- [Exercise aim]: All the entries that follow are to be returned exactly.

[Data to examine — start]

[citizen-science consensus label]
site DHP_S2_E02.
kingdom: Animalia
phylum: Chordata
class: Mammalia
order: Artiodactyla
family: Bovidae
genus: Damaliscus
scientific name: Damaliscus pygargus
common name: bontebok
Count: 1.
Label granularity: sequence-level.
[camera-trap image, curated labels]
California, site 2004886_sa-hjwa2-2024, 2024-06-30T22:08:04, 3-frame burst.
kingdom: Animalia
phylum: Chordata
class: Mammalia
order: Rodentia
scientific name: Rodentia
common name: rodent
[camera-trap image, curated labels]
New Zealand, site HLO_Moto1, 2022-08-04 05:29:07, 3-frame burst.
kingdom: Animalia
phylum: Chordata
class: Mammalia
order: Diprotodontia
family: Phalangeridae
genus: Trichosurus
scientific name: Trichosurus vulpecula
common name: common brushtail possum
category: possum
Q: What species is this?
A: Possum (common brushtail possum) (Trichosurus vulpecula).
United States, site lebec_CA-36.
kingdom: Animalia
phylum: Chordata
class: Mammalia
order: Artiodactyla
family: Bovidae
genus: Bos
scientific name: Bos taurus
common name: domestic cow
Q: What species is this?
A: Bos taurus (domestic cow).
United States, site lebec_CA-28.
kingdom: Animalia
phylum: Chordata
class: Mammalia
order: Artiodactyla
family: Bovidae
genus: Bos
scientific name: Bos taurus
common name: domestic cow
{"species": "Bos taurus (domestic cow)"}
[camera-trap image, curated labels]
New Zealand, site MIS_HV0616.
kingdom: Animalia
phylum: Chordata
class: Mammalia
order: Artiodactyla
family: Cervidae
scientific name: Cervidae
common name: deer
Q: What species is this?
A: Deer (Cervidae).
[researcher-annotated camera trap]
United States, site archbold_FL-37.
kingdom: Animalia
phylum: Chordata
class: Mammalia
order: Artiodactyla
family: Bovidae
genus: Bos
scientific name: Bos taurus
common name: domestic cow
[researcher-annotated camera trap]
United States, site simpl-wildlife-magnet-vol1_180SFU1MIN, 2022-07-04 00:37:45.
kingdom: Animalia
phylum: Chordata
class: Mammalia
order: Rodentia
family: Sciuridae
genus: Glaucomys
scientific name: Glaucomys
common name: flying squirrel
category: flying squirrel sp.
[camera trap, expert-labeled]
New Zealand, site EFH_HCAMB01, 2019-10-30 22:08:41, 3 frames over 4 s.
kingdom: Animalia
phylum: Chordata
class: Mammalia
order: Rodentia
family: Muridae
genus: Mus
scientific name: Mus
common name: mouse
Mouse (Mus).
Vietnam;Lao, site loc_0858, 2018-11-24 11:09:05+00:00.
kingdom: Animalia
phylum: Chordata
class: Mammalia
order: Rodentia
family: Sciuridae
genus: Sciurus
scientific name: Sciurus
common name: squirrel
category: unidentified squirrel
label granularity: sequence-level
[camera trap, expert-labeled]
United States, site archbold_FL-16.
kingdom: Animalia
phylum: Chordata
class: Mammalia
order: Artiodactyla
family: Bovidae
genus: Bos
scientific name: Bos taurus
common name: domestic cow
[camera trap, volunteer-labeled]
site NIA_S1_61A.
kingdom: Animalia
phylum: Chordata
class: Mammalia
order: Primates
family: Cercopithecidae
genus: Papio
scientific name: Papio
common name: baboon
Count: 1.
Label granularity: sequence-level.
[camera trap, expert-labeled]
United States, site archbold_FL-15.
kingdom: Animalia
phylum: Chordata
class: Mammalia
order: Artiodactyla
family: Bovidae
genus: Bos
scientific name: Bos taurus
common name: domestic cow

[Data to examine — finish]

- [Reply]:
[citizen-science consensus label]
site DHP_S2_E02.
kingdom: Animalia
phylum: Chordata
class: Mammalia
order: Artiodactyla
family: Bovidae
genus: Damaliscus
scientific name: Damaliscus pygargus
common name: bontebok
Count: 1.
Label granularity: sequence-level.
[camera-trap image, curated labels]
California, site 2004886_sa-hjwa2-2024, 2024-06-30T22:08:04, 3-frame burst.
kingdom: Animalia
phylum: Chordata
class: Mammalia
order: Rodentia
scientific name: Rodentia
common name: rodent
[camera-trap image, curated labels]
New Zealand, site HLO_Moto1, 2022-08-04 05:29:07, 3-frame burst.
kingdom: Animalia
phylum: Chordata
class: Mammalia
order: Diprotodontia
family: Phalangeridae
genus: Trichosurus
scientific name: Trichosurus vulpecula
common name: common brushtail possum
category: possum
Q: What species is this?
A: Possum (common brushtail possum) (Trichosurus vulpecula).
United States, site lebec_CA-36.
kingdom: Animalia
phylum: Chordata
class: Mammalia
order: Artiodactyla
family: Bovidae
genus: Bos
scientific name: Bos taurus
common name: domestic cow
Q: What species is this?
A: Bos taurus (domestic cow).
United States, site lebec_CA-28.
kingdom: Animalia
phylum: Chordata
class: Mammalia
order: Artiodactyla
family: Bovidae
genus: Bos
scientific name: Bos taurus
common name: domestic cow
{"species": "Bos taurus (domestic cow)"}
[camera-trap image, curated labels]
New Zealand, site MIS_HV0616.
kingdom: Animalia
phylum: Chordata
class: Mammalia
order: Artiodactyla
family: Cervidae
scientific name: Cervidae
common name: deer
Q: What species is this?
A: Deer (Cervidae).
[researcher-annotated camera trap]
United States, site archbold_FL-37.
kingdom: Animalia
phylum: Chordata
class: Mammalia
order: Artiodactyla
family: Bovidae
genus: Bos
scientific name: Bos taurus
common name: domestic cow
[researcher-annotated camera trap]
United States, site simpl-wildlife-magnet-vol1_180SFU1MIN, 2022-07-04 00:37:45.
kingdom: Animalia
phylum: Chordata
class: Mammalia
order: Rodentia
family: Sciuridae
genus: Glaucomys
scientific name: Glaucomys
common name: flying squirrel
category: flying squirrel sp.
[camera trap, expert-labeled]
New Zealand, site EFH_HCAMB01, 2019-10-30 22:08:41, 3 frames over 4 s.
kingdom: Animalia
phylum: Chordata
class: Mammalia
order: Rodentia
family: Muridae
genus: Mus
scientific name: Mus
common name: mouse
Mouse (Mus).
Vietnam;Lao, site loc_0858, 2018-11-24 11:09:05+00:00.
kingdom: Animalia
phylum: Chordata
class: Mammalia
order: Rodentia
family: Sciuridae
genus: Sciurus
scientific name: Sciurus
common name: squirrel
category: unidentified squirrel
label granularity: sequence-level
[camera trap, expert-labeled]
United States, site archbold_FL-16.
kingdom: Animalia
phylum: Chordata
class: Mammalia
order: Artiodactyla
family: Bovidae
genus: Bos
scientific name: Bos taurus
common name: domestic cow
[camera trap, volunteer-labeled]
site NIA_S1_61A.
kingdom: Animalia
phylum: Chordata
class: Mammalia
order: Primates
family: Cercopithecidae
genus: Papio
scientific name: Papio
common name: baboon
Count: 1.
Label granularity: sequence-level.
[camera trap, expert-labeled]
United States, site archbold_FL-15.
kingdom: Animalia
phylum: Chordata
class: Mammalia
order: Artiodactyla
family: Bovidae
genus: Bos
scientific name: Bos taurus
common name: domestic cow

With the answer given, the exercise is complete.